When Greta Thunberg arrived in New York I was there cheering her on, but I spent a lot time reflecting on my own choices and experienced some regret that I had flown transatlantic, despite buying carbon offsetting for that flight. I was deeply shocked at the food packaging and waste in the USA food system. I took my KeepCup and refillable bottle (a small gesture I know) and sought out cafes that used non-plastic plates, cutlery and cups. I could hear people in food places mutter “here come the Brits” as I said; we will share that drink, meal or sandwich. I guess because I have been thinking deeply about climate change I felt disgusted that people would willing to waste so much food and double or triple pack takeouts. I think I will probably reduce the number of flights I take; I much prefer to travel by train when I am able.
I did travel sustainably and used the subway, train and bus extensively in the US and it is cheap and fairly reliable, My sadness escalated one evening walking in a park right next to the White House, the richest city in the biggest economy in the world, when I noticed that homeless people were claiming their benches for the evening. I saw a socially patterned problem with a clear racial profile and evidence of mental illness. I gave money to volunteers who were feeding and handing out blankets.
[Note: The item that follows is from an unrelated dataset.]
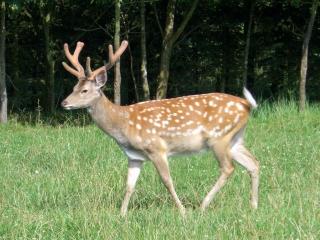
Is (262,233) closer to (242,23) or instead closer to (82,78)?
(82,78)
October is Scotland’s tackling poverty month, and one of the UN Sustainable Development Goals is ‘No Poverty’, aimed at ending all of its forms everywhere. Yet in the UK and Ireland, and other rich countries like the USA, we walk past poverty every single day.
In conclusion, I ask: are we all so busy and so intent on being our own best selves that we forgot to care about the world and those who are less fortunate? In 12 short months the next UN Summit on Climate Change will be in Glasgow and I do hope there will be more measurable action to report by then.
Or in the words of Dostoyevsky, will we continue to think, “I say let the world go to hell but I should always have my tea”.